Microsoft recently announced a new Office feature, Python in Excel. Currently only available to Windows Insiders, this new feature adds the ability to run Python code in Excel.
This is a long asked for feature, and something that has been possible for many years via the third party Excel add-in PyXLL. Seemingly Microsoft's new Python in Excel feature will make this more widely available, but how does it work and what are the advantages to using it?
We have been using Microsoft's Python in Excel for several days now to get to grips with what it can and can't do. On the whole, if you have never tried writing a line of Python before then it could be an interesting experience for you to try! You don't need to install anything, you can simply start writing Python code in Excel. As of right now though, once you get through the initial excitement of being able to run a bit of Python code its uses seem somewhat limited.
The main contender to Microsoft's Python in Excel, PyXLL, is much more mature and may appeal to a slightly different audience. PyXLL takes a very different approach and allows Python developers to expose their own Python code, written outside of Excel, to be called from within Excel. This separation of code and data (having the code outside of Excel rather than saved in the workbook) keeps the complexity out of Excel and enables the same code to be deployed across entire organizations. PyXLL requires some setup to get started, but is likely to be of more interest to professional Excel users for whom consistency and performance is important.

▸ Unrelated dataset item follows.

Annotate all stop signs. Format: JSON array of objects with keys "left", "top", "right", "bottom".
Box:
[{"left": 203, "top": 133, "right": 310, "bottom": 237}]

In the rest of this article we will look at some of the features of Microsoft's Python in Excel and dive into some detail of how it all works.
Table of Contents
Run Python code in the Azure Cloud
The first thing you should know about this new feature is that it relied on the Microsoft Azure Cloud platform to run your Python code. This means that you don't need to have Python installed locally or manage your own Python environment, but it also means that currently you can't install or use any Python packages that aren't already included.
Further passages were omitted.